The Portland native is known as the father of Japanese archaeology and a preserver of pre-modern Japan. Middle-schoolers throughout that country know his name, even though his celebrity does not extend to their counterparts in Maine.
This week, a delegation from Shinagawa — a ward of Tokyo with a population of 340,000 — is in Portland to mark the 25th anniversary of the sister-city relationship. Their shared connection to Morse is not forgotten.
“We are very, very surprised people in his birthplace do not know such a great man,” Shinagawa Mayor Takeshi Hamano said through a translator during a lunch at City Hall. “Please encourage them to build his statue.”
A description of Morse’s role in the cities’ partnership was part of the welcome ceremony at City Hall on Monday. Today’s itinerary includes a visit to Victoria Mansion, built by a distant relative of Morse. And another distant Morse relative is with the Japanese delegation during much of its five-day visit.
Tom Morse, a member of the Friends of Shinagawa, has always been drawn to the art and architecture of Japan, but discovered his connection to Edward Morse only a few years ago. Before Tom Morse’s first visit to Japan, a friend joked that if he told people he was related to the zoologist and archaeologist, he would never have to pay for his own beer.

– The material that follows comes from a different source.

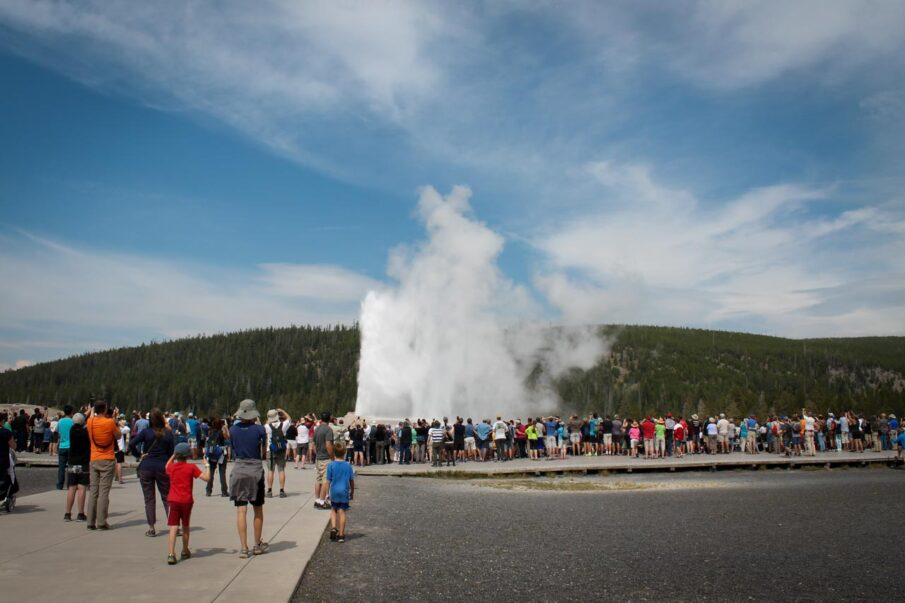 Hoards of people at Old Faithful in Yellowstone National Park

Tom Morse didn’t stoop to that ploy, but he later discovered he and Edward share a common ancestor: Anthony Morse, who landed in Newburyport, Mass., in 1635.
The connection became even clearer on Tom Morse’s second trip to Japan, when he visited the Shinagawa Historical Museum.

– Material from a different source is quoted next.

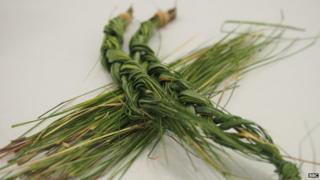 pieces of braided and unbraided sweetgrass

“There’s a bust of Edward Morse. He and I are like twins,” he said Monday before leading the Shinagawa delegation on a golf cart tour of Peaks Island.
Edward Sylvester Morse traveled to Japan in 1877 to do marine biology research. He spotted the Omori shell mound in Shinagawa during a train trip. Its excavation turned up pottery, bones and tools and led to the establishment of the field of archaeology in Japan.
Morse is part of Japan’s “pantheon of famous foreigners,” said Christopher Benfey, an English professor at Mount Holyoke College and author of “The Great Wave: Gilded Age Misfits, Japanese Eccentrics, and the Opening of Old Japan.”
In addition to archaeology, Morse is known for introducing European academic disciplines such as zoology and biology, as well as the theories of Charles Darwin, to Japan, Benfey said.
At the time, Japan was modernizing rapidly and had little interest in its artistic traditions.
Morse’s interest in ordinary Japanese architecture led him to write “Japanese Homes and Their Surroundings” — a book that remains an authoritative work. He collected pottery and other objects that helped establish what is now the Peabody Essex Museum in Salem, Mass., of which he was director.
“What I’m suggesting is this sort of paradox,” Benfey said. “Morse brings the world of modern science to Japan and brings the pre-modern world of Japan to the United States. He should be known for both of these extraordinary things.”